**Exercise**
Filter the lines below and keep only those that contain the string "with". Case counts when matching.

**Entries supplied**
+++

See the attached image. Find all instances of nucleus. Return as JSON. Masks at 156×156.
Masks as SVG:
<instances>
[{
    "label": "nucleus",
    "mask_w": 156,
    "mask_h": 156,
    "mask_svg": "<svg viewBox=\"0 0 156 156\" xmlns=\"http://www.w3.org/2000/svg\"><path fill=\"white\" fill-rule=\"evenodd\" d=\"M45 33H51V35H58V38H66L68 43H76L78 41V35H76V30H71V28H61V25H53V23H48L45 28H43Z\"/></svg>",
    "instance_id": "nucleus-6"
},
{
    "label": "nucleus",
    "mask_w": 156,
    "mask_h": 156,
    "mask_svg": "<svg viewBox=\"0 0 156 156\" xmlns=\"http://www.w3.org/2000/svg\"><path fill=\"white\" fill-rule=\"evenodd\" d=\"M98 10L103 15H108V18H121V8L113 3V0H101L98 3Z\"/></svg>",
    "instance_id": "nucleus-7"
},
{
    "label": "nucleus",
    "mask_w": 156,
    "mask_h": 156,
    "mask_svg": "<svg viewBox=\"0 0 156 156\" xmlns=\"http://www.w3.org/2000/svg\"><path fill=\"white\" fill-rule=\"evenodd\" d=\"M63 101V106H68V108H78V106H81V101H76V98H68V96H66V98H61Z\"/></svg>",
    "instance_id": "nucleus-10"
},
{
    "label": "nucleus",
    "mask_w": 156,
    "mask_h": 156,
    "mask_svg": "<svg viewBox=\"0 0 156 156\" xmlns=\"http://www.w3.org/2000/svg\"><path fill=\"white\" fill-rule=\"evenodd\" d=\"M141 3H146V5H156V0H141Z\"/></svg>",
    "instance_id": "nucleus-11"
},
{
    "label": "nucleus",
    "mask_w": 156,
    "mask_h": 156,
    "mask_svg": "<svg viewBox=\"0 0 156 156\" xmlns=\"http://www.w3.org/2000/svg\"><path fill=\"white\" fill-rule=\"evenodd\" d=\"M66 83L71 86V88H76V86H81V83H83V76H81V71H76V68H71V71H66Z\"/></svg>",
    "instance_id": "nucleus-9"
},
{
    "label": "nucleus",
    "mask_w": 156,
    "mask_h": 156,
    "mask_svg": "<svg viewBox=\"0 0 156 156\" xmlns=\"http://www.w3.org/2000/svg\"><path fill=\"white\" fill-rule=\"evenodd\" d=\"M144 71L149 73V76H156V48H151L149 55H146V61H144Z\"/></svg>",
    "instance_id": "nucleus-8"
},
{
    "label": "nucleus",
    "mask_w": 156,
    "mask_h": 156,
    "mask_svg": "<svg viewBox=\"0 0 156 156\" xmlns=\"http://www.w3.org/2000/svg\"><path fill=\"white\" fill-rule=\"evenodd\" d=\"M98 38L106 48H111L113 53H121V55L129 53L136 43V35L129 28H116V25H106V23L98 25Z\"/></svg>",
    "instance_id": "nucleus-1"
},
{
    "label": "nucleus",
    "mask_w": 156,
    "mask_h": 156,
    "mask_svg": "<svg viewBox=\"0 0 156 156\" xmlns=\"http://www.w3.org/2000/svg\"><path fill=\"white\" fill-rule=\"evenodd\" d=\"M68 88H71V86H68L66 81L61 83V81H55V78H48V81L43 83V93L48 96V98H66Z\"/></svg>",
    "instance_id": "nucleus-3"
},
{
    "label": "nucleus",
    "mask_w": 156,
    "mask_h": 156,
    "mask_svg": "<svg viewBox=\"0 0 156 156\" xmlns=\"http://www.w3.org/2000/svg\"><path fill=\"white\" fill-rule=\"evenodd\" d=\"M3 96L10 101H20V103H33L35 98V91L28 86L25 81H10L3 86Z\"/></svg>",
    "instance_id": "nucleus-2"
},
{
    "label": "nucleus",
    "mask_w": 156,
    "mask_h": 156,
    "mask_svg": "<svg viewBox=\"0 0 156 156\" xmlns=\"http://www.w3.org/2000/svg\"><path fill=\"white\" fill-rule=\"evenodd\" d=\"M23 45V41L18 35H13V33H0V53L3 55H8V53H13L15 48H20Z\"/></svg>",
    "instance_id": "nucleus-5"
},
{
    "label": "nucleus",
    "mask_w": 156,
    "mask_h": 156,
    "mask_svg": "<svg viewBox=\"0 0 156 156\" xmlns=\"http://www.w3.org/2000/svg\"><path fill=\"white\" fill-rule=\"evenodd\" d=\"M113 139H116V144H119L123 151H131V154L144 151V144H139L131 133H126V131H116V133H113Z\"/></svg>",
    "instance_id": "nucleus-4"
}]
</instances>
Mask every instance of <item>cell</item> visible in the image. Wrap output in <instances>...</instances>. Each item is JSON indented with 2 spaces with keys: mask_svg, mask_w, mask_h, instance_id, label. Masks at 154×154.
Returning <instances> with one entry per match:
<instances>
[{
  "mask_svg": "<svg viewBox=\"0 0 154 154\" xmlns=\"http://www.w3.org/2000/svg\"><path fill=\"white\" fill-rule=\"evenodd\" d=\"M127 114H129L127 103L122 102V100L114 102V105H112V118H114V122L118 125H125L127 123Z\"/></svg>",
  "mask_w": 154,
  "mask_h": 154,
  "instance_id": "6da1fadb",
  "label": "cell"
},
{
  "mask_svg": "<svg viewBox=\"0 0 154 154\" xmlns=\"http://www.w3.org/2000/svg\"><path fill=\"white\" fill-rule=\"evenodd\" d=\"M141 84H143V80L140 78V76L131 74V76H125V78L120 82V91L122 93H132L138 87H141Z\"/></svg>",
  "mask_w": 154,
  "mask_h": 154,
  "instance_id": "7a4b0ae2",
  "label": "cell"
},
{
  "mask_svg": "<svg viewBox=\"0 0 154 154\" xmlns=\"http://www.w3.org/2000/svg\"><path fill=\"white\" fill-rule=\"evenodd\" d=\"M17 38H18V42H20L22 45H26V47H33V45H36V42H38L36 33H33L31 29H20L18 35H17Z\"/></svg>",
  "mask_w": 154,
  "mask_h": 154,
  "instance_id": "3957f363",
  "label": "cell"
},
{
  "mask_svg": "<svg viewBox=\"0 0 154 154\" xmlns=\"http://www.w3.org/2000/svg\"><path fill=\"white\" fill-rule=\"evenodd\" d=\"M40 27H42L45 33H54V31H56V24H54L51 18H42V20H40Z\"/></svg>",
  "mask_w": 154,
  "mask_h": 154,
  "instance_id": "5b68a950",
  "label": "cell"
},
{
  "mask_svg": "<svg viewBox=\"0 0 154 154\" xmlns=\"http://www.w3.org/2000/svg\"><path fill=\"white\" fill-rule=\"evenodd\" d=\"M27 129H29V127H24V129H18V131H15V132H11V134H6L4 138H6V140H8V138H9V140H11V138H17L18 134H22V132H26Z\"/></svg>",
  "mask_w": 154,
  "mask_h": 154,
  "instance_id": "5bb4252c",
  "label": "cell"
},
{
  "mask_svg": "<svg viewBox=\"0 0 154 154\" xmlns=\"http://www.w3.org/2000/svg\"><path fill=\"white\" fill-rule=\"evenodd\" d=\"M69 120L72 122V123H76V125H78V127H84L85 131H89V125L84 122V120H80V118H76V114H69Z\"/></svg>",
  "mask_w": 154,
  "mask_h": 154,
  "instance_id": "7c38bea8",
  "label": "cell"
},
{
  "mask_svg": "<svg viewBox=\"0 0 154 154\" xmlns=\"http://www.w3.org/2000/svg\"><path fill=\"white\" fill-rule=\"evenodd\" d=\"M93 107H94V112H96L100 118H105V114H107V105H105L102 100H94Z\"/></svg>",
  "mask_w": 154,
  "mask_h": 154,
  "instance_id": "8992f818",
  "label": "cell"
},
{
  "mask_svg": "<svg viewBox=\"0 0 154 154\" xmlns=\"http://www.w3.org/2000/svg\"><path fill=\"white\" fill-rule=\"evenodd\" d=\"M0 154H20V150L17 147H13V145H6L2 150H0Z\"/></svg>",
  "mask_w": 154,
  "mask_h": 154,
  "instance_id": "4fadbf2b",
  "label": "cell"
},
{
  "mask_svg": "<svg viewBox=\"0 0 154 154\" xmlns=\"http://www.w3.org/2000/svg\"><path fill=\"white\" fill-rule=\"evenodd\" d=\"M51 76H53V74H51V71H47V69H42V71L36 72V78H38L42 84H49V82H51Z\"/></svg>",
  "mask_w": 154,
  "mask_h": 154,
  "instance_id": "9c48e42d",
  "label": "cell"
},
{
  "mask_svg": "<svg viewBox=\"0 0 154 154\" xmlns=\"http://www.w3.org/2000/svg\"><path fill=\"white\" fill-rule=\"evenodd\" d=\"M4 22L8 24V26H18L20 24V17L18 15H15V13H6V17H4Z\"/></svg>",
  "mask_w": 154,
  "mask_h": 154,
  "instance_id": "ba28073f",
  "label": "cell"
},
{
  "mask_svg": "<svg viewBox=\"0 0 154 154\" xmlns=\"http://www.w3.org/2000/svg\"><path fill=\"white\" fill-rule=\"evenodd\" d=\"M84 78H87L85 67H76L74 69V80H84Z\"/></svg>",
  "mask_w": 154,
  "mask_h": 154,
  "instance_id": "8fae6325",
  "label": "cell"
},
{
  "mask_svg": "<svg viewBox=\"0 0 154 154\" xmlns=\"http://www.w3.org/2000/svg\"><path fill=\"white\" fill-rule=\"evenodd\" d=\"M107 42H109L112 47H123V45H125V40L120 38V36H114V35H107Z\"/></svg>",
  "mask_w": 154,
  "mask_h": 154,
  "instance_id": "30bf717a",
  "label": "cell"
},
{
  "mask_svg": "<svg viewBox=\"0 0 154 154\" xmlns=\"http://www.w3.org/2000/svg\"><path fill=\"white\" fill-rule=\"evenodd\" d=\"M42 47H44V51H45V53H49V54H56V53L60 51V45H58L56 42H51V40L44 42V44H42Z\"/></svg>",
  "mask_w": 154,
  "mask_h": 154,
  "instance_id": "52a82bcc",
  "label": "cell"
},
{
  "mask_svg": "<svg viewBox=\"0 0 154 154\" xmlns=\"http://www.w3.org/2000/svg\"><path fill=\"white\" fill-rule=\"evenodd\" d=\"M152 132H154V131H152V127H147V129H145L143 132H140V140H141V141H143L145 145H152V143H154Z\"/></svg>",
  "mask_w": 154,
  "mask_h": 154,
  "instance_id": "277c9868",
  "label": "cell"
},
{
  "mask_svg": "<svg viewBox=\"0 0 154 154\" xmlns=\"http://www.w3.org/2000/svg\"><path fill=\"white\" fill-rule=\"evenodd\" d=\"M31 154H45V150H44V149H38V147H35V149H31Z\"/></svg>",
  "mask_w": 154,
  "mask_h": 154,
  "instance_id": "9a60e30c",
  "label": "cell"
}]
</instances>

+++

**Full response**
Mask every instance of <item>cell</item> visible in the image. Wrap output in <instances>...</instances>. Each item is JSON indented with 2 spaces with keys: mask_svg, mask_w, mask_h, instance_id, label. Masks at 154×154.
Returning <instances> with one entry per match:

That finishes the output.